When Data Follows, So Does Risk
Once shared, data enters a complex value chain. A lender may pass the data to a scoring engine, which may feed it into an AI model trained on behavioural indicators. That score may influence not just loan eligibility, but interest rates, repayment terms and insurance offers.
Without clear audit trails or opt-out mechanisms, SMEs risk being profiled by systems they can’t interrogate and judged by parameters they don’t understand.
In 2024, the Data Security Council of India flagged rising concerns over “consent fatigue” and “data spillover” in unsecured fintech networks. Its report cited 27 incidents of data overreach by non-banking lenders, including cases where transaction data was used for cross-selling without explicit consent.
India’s Digital Personal Data Protection Act (DPDPA), passed in 2023, provides a legal framework for redress. But its enforcement is fragmented when it comes to small fintechs or third-party credit engines operating outside the traditional regulatory perimeter.
The Policy Disconnect
This is where India must tread carefully. Open Finance is not a pilot anymore it is becoming infrastructure. Yet, the supporting ecosystem of grievance redressal, consent literacy and data stewardship hasn’t kept pace with the scale of deployment.
Despite RBI’s proactive stance in tightening guidelines for digital lending apps and laying out consent norms under the AA framework, there’s still no uniform mandate on how consent must be explained to MSMEs, in what languages, or with what visual standards.
Meanwhile, the demand for consent-based data is only growing. As banks push further into unsecured MSME credit driven by government guarantees and fintech partnerships the pressure to ingest more granular, real-time data is rising. If privacy fails here, it fails at scale.
What Must Change Before It’s Irreversible
India has built a digital finance highway. But it now needs speed limits, safety rails and signposts especially for its most vulnerable users.
Firstly, consent must be reimagined not as a checkbox, but as a conversation. Interfaces should be localised, visual and layered showing not just what data is being shared, but why, for how long and with whom. A dashboard that gives SMEs real-time visibility and revocation powers is no longer optional it’s foundational.
Secondly, regulators must bring AI and credit-scoring intermediaries into the oversight net. Whether the algorithm is built by a fintech startup or a legacy NBFC, it must answer to a single question: can a borrower appeal or explain the decision made?

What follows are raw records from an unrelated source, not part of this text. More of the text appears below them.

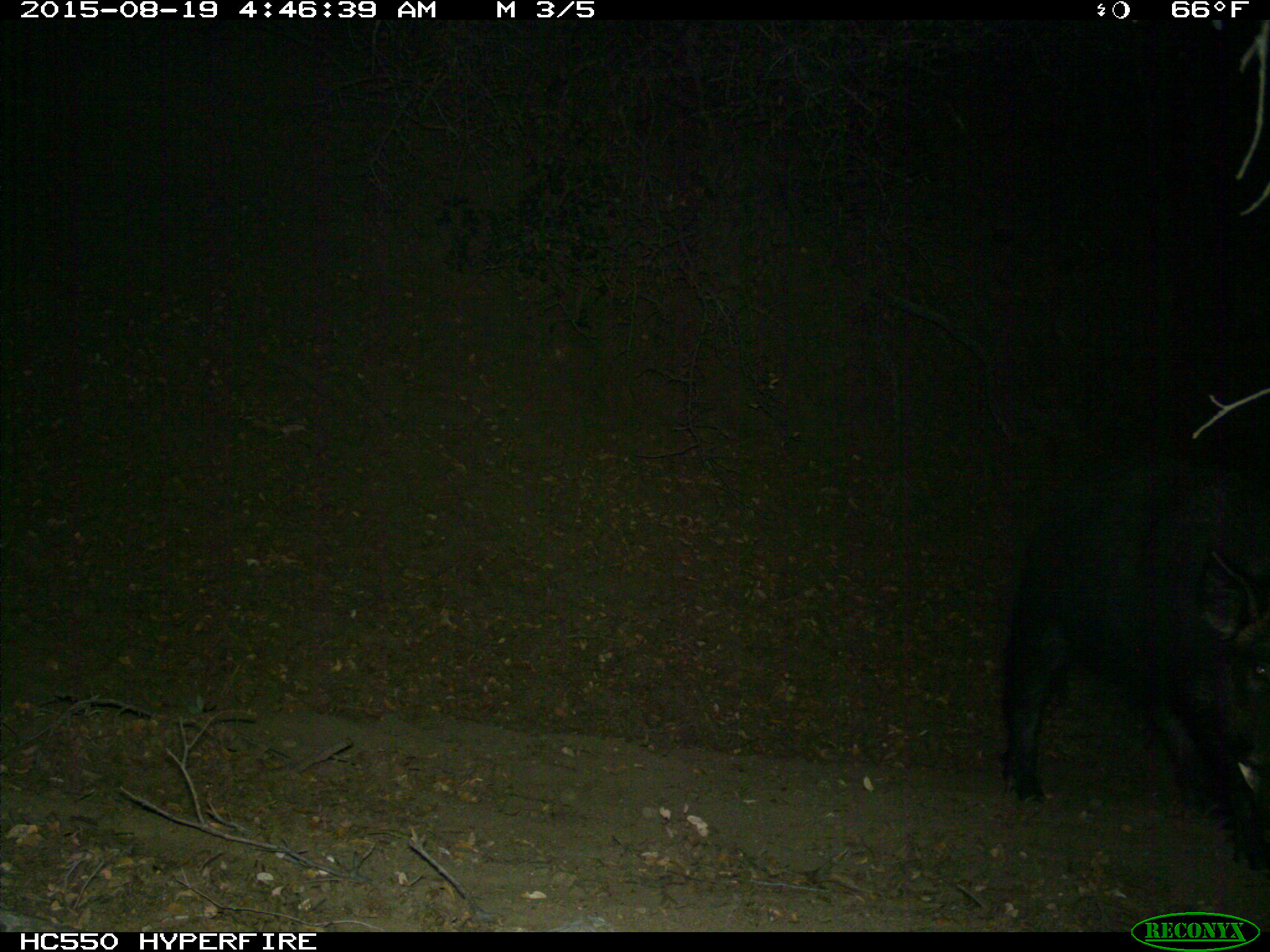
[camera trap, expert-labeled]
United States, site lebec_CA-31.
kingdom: Animalia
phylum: Chordata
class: Mammalia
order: Artiodactyla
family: Suidae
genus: Sus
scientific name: Sus scrofa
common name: wild boar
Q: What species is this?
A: Sus scrofa (wild boar).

And finally, fintechs must be held to higher standards of data dignity. That means resisting the temptation to over-collect, monetise or repurpose SME data. Trust, not just throughput, will determine the longevity of India’s Open Finance promise.
The Stakes Are Real
For a sector that contributes nearly 30% of India’s GDP and employs over 110 million people, MSMEs deserve more than digital convenience they deserve digital fairness.
Open Finance has already shown its potential to change lives. But without thoughtful regulation and empathetic design, its future could drift from inclusion to exploitation. India’s fintech ecosystem has earned global admiration for its scale and innovation. Now, it must lead with responsibility and remember that every data point it collects belongs to a person, a livelihood and a leap of trust.